Videos

Combining model reduction methods and data assimilation tools for the approximation of the solution to parameter dependent PDE’s : Application to quantum mechanics

Presenter
November 15, 2016
Abstract
Combining model reduction methods and data assimilation tools for the approximation of the solution to parameter dependent PDE’s : Application to quantum mechanics Yvon Maday Université de Paris VII (Denis Diderot) et Université de Paris VI (Pierre et Marie Curie) DAM, Brown University (Providence) In order to construct physical or mechanical functional quantities such as the fluid velocity or the electronic density functional … , one generally refers to two different approaches sketched as follows : i) the explicit construction based on data, i.e. some measurements and then inter- and extrapolation to fill the gap between the point where the data have been acquired, ii) the implicit construction where, thanks to the understanding of the background phenomenon, a mathematical model is provided where the functional quantity of interest is solution of.
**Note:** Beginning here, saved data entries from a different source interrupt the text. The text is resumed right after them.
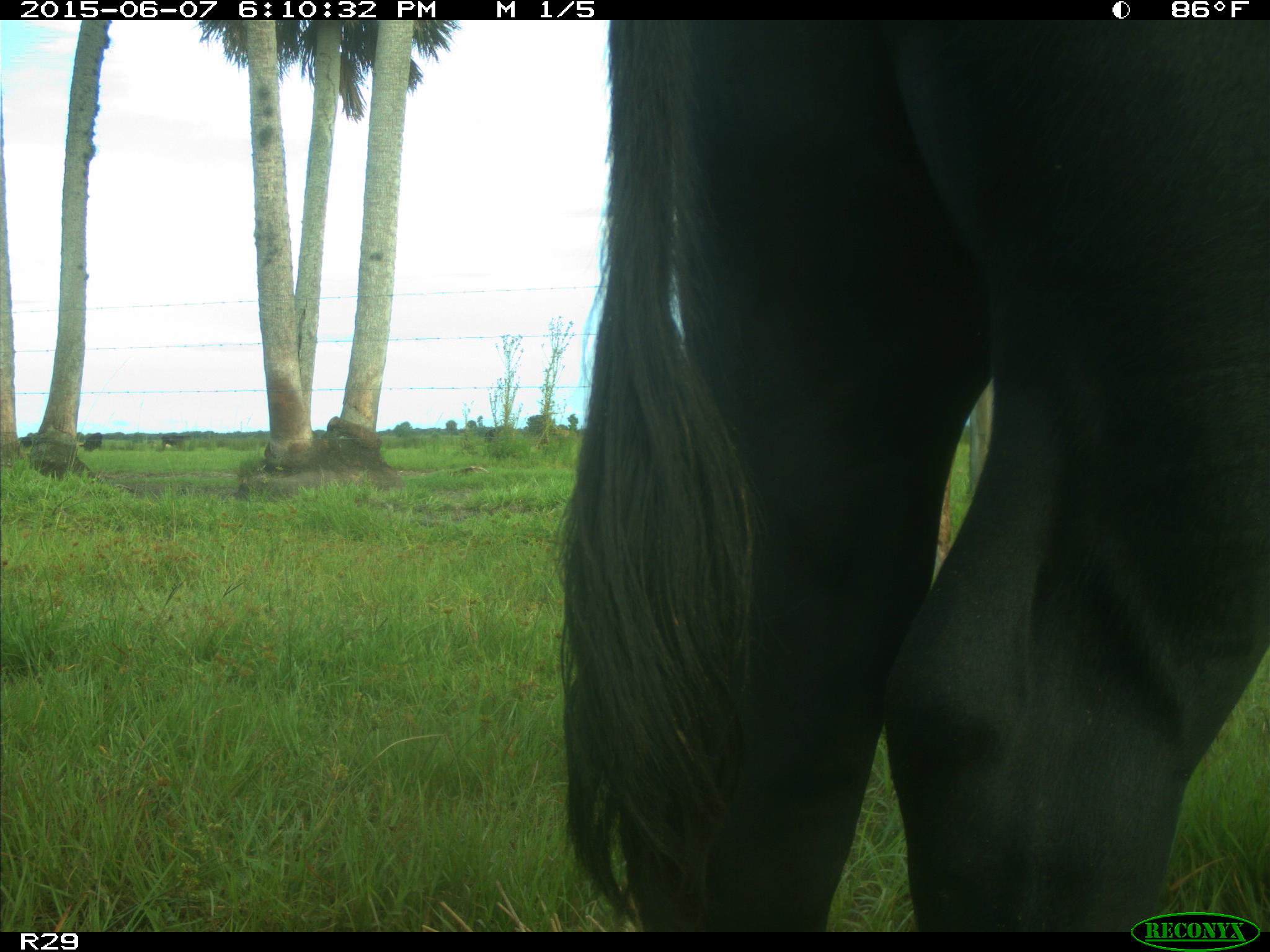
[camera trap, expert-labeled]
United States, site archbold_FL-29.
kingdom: Animalia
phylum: Chordata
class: Mammalia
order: Artiodactyla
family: Bovidae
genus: Bos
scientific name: Bos taurus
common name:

The first approach suffers from errors in the measurement and is limited to what can be measured, the second suffers from bias between the model and the truth and the complexity/time to solve the mathematical problem. Very often, the model takes the form of a parameter dependent partial differential equation where the parameters have to be fitted to the practical situation that is faced. In this case, the set of all solutions when the parameter varies, constitutes a manifold, the structure of which can be used so as to provide some knowledge that, combined with measurements, even polluted with errors, can correct the defects of both approaches and take the best of each. We present some current work on the use of the structure of the manifold in order to simplify the evaluation and understanding of the solution to these models.